In terms of infrastructure, there is no silver bullet for a successful accountable care organization, yet there are some general similarities among existing ACOs. For instance, they usually cover a defined region. The National Rural ACO, however, is breaking that mold.
The NRACO became a Medicare Shared Savings Program ACO in 2014 and is comprised of nine hospital members, but they are in three states — Indiana, Michigan and California. Members include the following rural providers: Margaret Mary Community Hospital in Batesville, Ind.; Memorial Hospital in Logansport, Ind.; Alcona Health Centers in Lincoln, Mich.; Mammoth Hospital in Mammoth Lakes, Calif.; McKenzie Health System in Sandusky, Mich.; Northern Inyo Hospital in Bishop, Calif.; Southern Inyo Healthcare District in Lone Pine, Calif.; Ridgecrest (Calif.) Regional Hospital and John C. Fremont Healthcare District in Mariposa, Calif.
This model allows these rural providers, some of which are critical access hospitals with 25 beds or less, to collaborate on how to transition from volume to value-based care. It also gives them the requisite base of 5,000 Medicare beneficiaries, which individual hospitals in the NRACO would not have been able to garner alone, since they are in small downs with small patient bases. Additionally, ACOs have high start-up costs — starting an ACO can cost $2 million in the first 12 months — and few of the NRACO's members could have afforded to go it alone.
The NRACO construct also lends the resources, bandwidth and expertise that individual rural hospitals likely do not have on their own, with the help of partnerships with Stratis Health and Inland Empire Health Information Exchange to enable data exchange and care coordination efforts.
While being successful in the MSSP ACO model is important for the NRACO, it is not the end goal of the organization, says founder Lynn Barr, MPH. "It's really only a means to an end," she says of the ACO model, with the end goal being that the experience gained in an ACO will allow these hospitals to eventually offer insurance products.
Critical access hospitals have faced targeted cuts to reimbursements, and rural facilities have to find new ways to create revenue, Ms. Barr says. The ability to carry an insurance product for their communities could be a large solution to this challenge — and the ACO model provides a stepping stone to that final goal.
"It's the only program out there that we could qualify for, get claims data, start leveraging the data and hopefully [receive] some shared savings payments to cover the costs," Ms. Barr explains.
Additionally, research has shown that commercial insurers charge rural beneficiaries about 20 percent more than their urban counterparts, even though they cost an average of 10.5 percent less. "It's cost-shifting," Ms. Barr says.
By learning in the ACO model to manage risk, these rural providers can prepare to offer local insurance products and "potentially reduce the cost of insurance [for beneficiaries] and make a little revenue," she adds.
Cross-country collaboration
While building local insurance plans could be the end result of the NRACO, right now, member organizations are focusing on making the shift from volume to value. "There really wasn't any option for us to make the transition" without the financial benefit of possible shared savings, says Tim Putnam, DHA, president and CEO of Margaret Mary Health and board chairman of the NRACO. "Working with other hospitals seemed to be the best way."
The NRACO model provides resources and patient volume necessary to become a Medicare ACO, but Dr. Putnam became interested in the NRACO because of the information sharing inherent to the model. "We really liked being able to partner with other hospitals across the country with a similar focus," he says. "We can sit at the table with people from Michigan and California and really hear what they're trying to do to serve the needs of the community and how they think care can be better delivered coming from the value proposition."
To stay connected even though they are geographically disparate, executives attend monthly board meetings, either in person or via conference call. Since the ACO is still fairly new, the organizations share ideas on how to implement care coordination and address the challenges associated with that.
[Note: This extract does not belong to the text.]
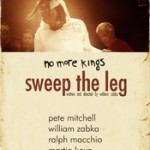 NMKDVD (Sweep the Leg – No More Kings)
The next step, Dr. Putnam says, is to get front line staff like care coordinators working together to share best practices as well.
Road ahead
Currently, there are nine NRACO members in one network crossing three states. But that isn't the end form for the NRACO as Ms. Barr envisions it. The organization is looking to add more members soon, though to individual networks, preferably within state borders. That way, the network has more leverage with payers in the area. "We want to have a Texas, Montana or California ACO," she says.
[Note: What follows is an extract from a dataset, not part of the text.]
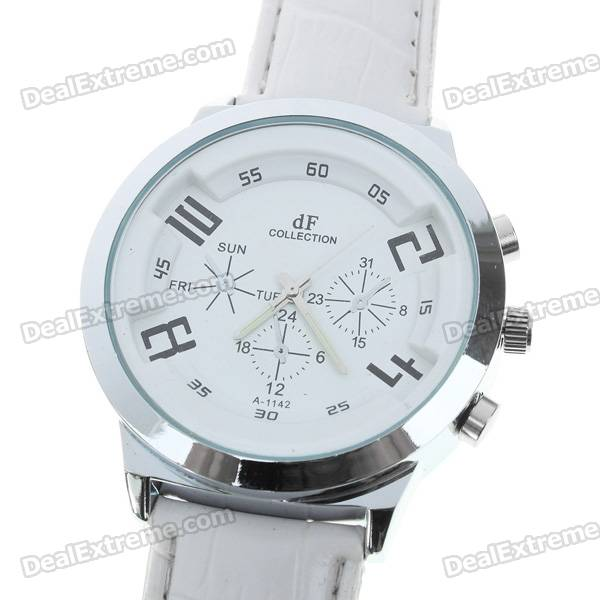Stylish Quartz Wrist Watch with Metal Dial + PU Leather Band - White (1*377)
Overall, the NRACO model and what it can build for its rural members will boost rural healthcare quality and value. It helps "build the infrastructure to keep rural hospitals independent [and help them] become the health home for their communities," Ms. Barr explains. "I think a lot of rural providers have felt sort of beaten, seeing nothing but cuts. But we see an exciting future and vision for them. [Rural providers] really are beautifully integrated networks. We just need to claim our future."